Simon Rolfes melihat Bayer Leverkusen sebagai penantang gelar juara dan rival berat bagi Bayern München lagi di tahun-tahun mendatang. “Kami ingin menyerang lagi, dan kami akan melakukannya,” kata direktur pelaksana olahraga Bayer Leverkusen dalam sebuah wawancara dengan Süddeutsche Zeitung: “Saya yakin bahwa kami telah meletakkan fondasi bagi tim peraih gelar baru di musim panas.”
Pergolakan besar-besaran setelah era Xabi Alonso, yang membawa Bayer Leverkusen meraih gelar ganda pada tahun 2024, telah “dikelola dengan baik”, tegas Rolfes – meskipun konsistensi masih kurang.
“Itu bukan penyesuaian; itu adalah pembangunan kembali yang besar. Para pemain harus beradaptasi dengan klub dan liga, tetapi banyak dari mereka mampu menjadi pemain top,” kata Rolfes: “Berdasarkan skuad baru ini, kami dapat meningkatkan diri setiap musim selama dua, tiga, atau empat tahun ke depan dan menjadi lebih mampu memenangkan gelar.”
“Standar telah berubah.”
Peningkatan citra dari masa-masa bersama pelatih sukses Alonso telah “secara alami mengubah standar”, tetapi: “Kita tidak bisa membeli tim juara, kita harus mengembangkannya – jadi ada siklusnya. Meskipun demikian, kualitas kita saat ini tinggi: kita punya pemain yang tidak mungkin kita rekrut lima tahun lalu,” kata Rolfes.
Ia yakin bahwa Jarell Quansah dan Malik Tillman, khususnya, mampu membuat lompatan untuk menjadi pemain kelas dunia.
Alonso telah mencapai ini dengan kepindahannya ke Real Madrid di musim panas. “Kami masih memiliki banyak kontak.
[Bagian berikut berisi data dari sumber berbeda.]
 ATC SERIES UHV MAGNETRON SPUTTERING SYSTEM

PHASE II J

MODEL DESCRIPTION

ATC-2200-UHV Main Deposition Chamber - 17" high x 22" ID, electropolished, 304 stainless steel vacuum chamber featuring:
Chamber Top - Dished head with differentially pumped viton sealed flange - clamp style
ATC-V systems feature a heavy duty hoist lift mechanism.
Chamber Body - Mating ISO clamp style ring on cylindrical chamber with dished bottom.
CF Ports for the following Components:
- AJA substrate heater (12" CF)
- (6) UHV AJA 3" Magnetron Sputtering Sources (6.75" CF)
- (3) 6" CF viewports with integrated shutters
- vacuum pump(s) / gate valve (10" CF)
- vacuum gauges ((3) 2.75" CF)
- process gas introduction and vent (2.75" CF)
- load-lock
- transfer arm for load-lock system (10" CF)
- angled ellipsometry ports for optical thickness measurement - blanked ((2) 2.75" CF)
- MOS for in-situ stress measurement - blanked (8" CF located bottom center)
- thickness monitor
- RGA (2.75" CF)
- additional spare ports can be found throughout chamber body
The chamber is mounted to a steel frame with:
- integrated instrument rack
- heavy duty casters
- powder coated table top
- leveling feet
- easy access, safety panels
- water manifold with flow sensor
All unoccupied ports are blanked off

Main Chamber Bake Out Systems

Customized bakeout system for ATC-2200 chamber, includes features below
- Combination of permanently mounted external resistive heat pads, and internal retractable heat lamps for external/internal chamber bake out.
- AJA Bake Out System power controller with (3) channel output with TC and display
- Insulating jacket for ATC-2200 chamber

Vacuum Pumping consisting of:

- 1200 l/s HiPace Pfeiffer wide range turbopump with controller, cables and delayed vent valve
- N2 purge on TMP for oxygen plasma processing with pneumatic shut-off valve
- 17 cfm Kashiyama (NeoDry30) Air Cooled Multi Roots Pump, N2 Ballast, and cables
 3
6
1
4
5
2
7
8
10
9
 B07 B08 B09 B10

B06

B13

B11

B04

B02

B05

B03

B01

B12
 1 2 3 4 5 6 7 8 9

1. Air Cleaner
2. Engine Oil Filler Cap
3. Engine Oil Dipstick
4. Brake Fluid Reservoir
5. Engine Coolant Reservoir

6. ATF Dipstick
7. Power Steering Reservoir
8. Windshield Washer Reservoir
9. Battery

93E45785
Fernando (Carro, direktur pelaksana Bayer; catatan editor) baru saja makan siang dengannya di Madrid. Kami memiliki kisah sukses yang fantastis bersama,” kata Rolfes.
Pujian untuk pelatih Hjulmand
Persiapan dan awal musim bersama penerus Alonso, Erik ten Hag, berjalan kurang mulus. “Secara keseluruhan, kami tidak yakin bisa meraih kesuksesan bersama,” kata Rolfes, yang kini puas dengan Kasper Hjulmand: “Dia sangat komunikatif, memiliki pendekatan yang jelas, responsif terhadap asisten pelatihnya, dan berusaha dekat dengan tim.”
Namun, Rolfes masih membuka masa depannya. “Saya terus menikmati pekerjaan saya di sini dan perkembangan klub. Itu memotivasi saya. Pensiun sebagai pemain di sini bukan berarti saya juga akan pensiun sebagai manajer,” ujar pria berusia 43 tahun itu.